Cette révélation me mina complètement. Peut-on seulement faire évoluer quelque chose en vivant si loin l'un de l'autre ? Mais la première question était déjà, VOULAIT-on seulement faire évoluer quelque chose ?
Comme il était déjà tout vêtu, tout en discutant, nous allâmes manger italien dans un petit restaurant du coin où je regardai ses yeux pétiller en écho aux douces bulles sucrées d'un Lumbrusco, puis prendre l'air en nous promenant tranquillement dans les rues au hasard de nos pas. Ces questions ne furent pas misent sur le tapis, je crois que ce que nous ressentions était trop frais, trop impromptus, probablement trop fort également. Il allait prendre son train, je ne le reverrais pas avant un bon bout de temps, il m'avait envoûté... putain, j'allais en chier, pour être vulgaire, mais je le savais déjà, il était LUI. Un point c'était tout.
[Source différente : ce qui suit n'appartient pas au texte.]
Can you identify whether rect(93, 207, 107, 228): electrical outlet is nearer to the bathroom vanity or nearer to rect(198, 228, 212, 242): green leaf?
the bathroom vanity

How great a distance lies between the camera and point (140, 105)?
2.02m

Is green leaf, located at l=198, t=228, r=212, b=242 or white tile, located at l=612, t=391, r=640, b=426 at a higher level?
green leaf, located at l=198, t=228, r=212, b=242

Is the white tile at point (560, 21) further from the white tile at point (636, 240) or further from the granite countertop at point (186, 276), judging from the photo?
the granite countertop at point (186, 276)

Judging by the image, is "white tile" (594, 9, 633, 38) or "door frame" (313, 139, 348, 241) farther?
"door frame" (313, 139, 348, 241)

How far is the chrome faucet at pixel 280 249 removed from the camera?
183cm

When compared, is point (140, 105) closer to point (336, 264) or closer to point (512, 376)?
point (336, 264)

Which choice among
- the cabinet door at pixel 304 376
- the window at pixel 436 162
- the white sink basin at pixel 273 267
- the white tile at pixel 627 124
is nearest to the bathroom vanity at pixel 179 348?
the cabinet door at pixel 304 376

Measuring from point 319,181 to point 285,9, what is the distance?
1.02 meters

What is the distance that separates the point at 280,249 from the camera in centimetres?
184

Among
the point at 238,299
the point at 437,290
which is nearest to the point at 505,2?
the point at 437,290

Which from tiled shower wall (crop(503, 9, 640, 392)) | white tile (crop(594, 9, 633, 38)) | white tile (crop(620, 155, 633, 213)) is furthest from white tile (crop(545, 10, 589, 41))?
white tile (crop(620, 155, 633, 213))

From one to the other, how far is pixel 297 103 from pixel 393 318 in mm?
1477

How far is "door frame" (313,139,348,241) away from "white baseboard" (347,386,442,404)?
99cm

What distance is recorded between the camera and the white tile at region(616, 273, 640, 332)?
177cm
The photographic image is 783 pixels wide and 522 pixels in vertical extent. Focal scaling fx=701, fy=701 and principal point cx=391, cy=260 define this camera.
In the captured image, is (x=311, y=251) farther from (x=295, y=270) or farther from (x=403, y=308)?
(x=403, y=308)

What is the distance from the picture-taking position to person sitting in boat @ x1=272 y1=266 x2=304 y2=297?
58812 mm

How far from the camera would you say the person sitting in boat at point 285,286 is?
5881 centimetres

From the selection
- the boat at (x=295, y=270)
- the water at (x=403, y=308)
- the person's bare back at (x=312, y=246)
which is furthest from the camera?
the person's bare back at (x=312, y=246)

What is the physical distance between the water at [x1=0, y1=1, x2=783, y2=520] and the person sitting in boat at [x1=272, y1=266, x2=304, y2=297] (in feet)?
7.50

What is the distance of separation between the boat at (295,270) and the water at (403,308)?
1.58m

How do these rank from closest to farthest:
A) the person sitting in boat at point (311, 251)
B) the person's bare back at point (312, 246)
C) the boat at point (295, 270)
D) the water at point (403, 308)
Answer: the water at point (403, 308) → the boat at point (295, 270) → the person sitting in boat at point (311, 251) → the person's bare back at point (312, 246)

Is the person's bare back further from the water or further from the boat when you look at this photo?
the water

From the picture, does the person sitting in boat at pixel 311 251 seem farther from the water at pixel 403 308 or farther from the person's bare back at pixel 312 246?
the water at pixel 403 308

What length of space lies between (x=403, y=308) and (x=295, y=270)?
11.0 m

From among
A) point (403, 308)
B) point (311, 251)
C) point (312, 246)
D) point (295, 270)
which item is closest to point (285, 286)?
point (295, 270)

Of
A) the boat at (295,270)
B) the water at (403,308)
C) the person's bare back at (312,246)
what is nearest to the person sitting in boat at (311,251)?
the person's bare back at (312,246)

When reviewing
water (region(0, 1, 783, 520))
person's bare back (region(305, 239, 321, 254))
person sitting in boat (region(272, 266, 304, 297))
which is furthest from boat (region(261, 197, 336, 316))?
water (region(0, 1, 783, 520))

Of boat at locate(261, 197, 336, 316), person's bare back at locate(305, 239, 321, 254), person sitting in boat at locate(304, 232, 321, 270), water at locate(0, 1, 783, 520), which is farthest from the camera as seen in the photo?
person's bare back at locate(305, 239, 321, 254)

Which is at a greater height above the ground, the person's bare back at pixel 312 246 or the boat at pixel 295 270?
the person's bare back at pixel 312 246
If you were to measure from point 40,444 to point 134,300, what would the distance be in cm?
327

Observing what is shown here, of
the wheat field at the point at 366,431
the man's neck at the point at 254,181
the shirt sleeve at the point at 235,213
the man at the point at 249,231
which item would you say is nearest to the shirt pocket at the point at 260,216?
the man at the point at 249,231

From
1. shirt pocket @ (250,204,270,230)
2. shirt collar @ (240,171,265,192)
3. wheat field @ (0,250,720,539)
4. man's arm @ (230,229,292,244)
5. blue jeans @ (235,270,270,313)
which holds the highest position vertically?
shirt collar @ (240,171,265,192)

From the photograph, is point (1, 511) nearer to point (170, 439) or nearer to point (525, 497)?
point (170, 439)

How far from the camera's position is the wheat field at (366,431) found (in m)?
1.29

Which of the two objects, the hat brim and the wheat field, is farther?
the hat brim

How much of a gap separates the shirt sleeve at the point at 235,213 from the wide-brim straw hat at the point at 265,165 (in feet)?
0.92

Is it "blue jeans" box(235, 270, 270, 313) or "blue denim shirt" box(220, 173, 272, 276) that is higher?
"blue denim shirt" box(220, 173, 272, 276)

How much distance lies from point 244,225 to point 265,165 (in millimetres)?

Lui dire au revoir sur le quai de la gare m'a valu un des plus longs et des plus fabuleux baisers de ma vie, sous les regards de la foule du dimanche soir qui rejoint la douce province. Ce fut comme s'il plantait en moi le clou définitif du: "tu m'appartiens", et plus sûrement du: "d'ici 2 jours tu vas me supplier de revenir". Je l'aurais fait sur le champ si je m'étais écouté.